What of the higher powers, then? The side of evil has demons and Old Gods. On the side of good, there are also multiple factions at play - the Naaru, the Ancients, whatever the hell Elune is.

But the greatest champions of good we can name are almost undoubtedly the Titans. The Titans shaped the world, created many sentient races, and attempted to protect Azeroth from the hideous threats that endangered it.

And they haven't done a thing for Azeroth in at least ten thousand years.
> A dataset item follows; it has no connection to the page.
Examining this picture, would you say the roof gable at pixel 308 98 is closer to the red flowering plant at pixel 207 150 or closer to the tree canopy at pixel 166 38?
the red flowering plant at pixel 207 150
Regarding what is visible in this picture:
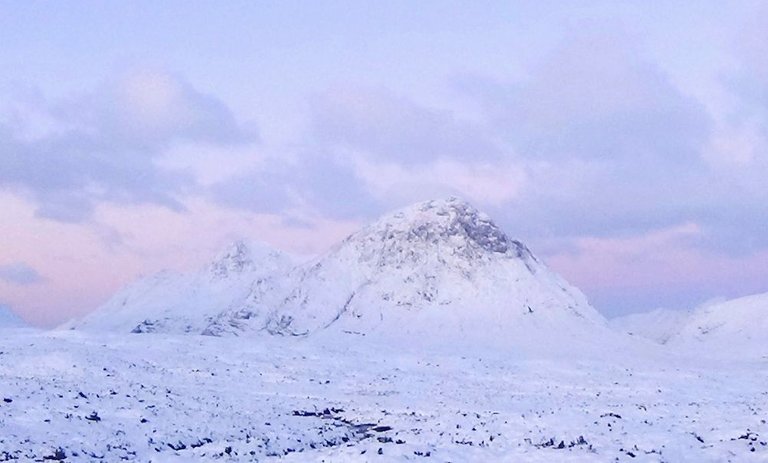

All of Azeroth's land was once part of a massive super-continent that was called Kalimdor. We use that name for one of its continents, but before the War of the Ancients, the places we now consider the Eastern Kingdoms, Northrend, and Pandaria were all just other parts of Kalimdor. At the center of the old Kalimdor was the Well of Eternity - a font of incredible arcane energy. When the Well was destroyed in order to cut the Burning Legion off from Azeroth, the result was a catastrophe called the Sundering, which sunk most of Kalimdor beneath the waves, leaving only the four remaining continents as its fragmented remnants.

Did the Titans know about this? Surely, something as enormous as this would rouse their interests. Theoretically, it might have been the role of Loken, the Prime Designate, to call upon them, but Loken was driven mad by Yogg-Saron, the Old God imprisoned within Ulduar. It was only his death that triggered a signal that called forth Algalon the Observer, who was there to evaluate whether Azeroth should be salvaged or totally re-started.

Yet Algalon is not a Titan. Indeed, more so even than the Keepers, Algalon is more like a sentient automated system. Algalon had seen many worlds, and in many of those cases had dispassionately chosen to re-originate. Our fight against him made him realize that we were not merely cogs in a machine, ready to be recycled, but sentient beings who did not wish to die.

The image I'm trying to paint here is that the workings of the Titans are like a long-running machine. It's a machine that has been running for millennia, and there has been essentially no maintenance.

The given explanation for why this is is that the Titans are traveling throughout the universe. They might be on a planet in another galaxy, creating life and order there, and Azeroth is so far away that they would have no way of knowing what had happened there for tens of thousands of years.

But I am beginning to suspect something different, something darker. The only Titan any mortal still alive has interacted with is Sargeras, and as lord of the Burning Legion, he can hardly be considered to be among the Pantheon anymore.

During the legendary chain in Pandaria, Wrathion eats the heart of the Thunder King - the ruler of the one Titanic race that was able to reverse the curse of flesh. When he does, his voice changes, and he says the following ominous words: "We have fallen," and "We must rebuild the final titan."

Perhaps the Titans are not out there in the universe, spreading order and creating life.

Perhaps the Titans are all dead.

Suddenly, their enigmatic nature is explained - they do not make themselves known because they cannot. Their systems on Azeroth have broken down in tremendous ways because they cannot return to set them back on course.

And that leaves us, the mortal heroes of Azeroth, as the first and last line of defense against he forces of darkness. We must carry on the Titans' legacy.